> **What needs to be done**
Rewrite only the lines that run from the one containing "From the provided" through the end of the lines below, changing "viewer" to "camera" and leaving everything else unchanged.

- - -

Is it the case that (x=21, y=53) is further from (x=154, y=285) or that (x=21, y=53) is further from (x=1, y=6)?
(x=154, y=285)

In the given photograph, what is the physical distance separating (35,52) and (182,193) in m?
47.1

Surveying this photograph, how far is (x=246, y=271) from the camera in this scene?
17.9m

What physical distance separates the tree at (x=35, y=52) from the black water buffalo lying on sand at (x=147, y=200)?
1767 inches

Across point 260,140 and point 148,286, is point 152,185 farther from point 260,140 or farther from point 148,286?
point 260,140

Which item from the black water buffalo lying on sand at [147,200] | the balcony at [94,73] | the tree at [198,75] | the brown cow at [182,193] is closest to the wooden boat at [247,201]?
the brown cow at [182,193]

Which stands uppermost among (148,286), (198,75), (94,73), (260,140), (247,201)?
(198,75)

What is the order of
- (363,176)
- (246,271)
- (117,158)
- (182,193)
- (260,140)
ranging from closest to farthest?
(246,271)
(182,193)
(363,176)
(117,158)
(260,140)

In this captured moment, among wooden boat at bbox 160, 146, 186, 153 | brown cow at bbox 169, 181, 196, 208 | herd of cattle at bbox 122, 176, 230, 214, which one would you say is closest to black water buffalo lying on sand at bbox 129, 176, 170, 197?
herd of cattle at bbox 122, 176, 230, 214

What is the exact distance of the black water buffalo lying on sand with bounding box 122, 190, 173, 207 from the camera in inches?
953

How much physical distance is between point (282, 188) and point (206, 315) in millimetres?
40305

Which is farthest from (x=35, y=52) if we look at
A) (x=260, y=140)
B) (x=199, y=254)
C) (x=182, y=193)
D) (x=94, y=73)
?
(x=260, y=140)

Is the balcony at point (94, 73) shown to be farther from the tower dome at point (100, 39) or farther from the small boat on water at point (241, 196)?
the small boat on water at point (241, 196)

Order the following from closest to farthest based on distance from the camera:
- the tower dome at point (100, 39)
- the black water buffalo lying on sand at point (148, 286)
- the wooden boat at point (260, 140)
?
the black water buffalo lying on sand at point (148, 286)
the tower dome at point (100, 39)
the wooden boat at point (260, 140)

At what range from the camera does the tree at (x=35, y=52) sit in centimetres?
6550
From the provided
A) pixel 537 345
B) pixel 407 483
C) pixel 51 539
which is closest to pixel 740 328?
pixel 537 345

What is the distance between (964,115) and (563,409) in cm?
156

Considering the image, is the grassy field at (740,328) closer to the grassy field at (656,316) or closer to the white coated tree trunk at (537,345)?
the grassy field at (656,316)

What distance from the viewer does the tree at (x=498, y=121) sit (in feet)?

- - -

> **Task response**
From the provided
A) pixel 537 345
B) pixel 407 483
C) pixel 51 539
which is closest to pixel 740 328?
pixel 537 345

What is the distance between (964,115) and (563,409) in cm?
156

Considering the image, is the grassy field at (740,328) closer to the grassy field at (656,316) or closer to the white coated tree trunk at (537,345)?
the grassy field at (656,316)

What distance from the camera does the tree at (x=498, y=121) sit (in feet)?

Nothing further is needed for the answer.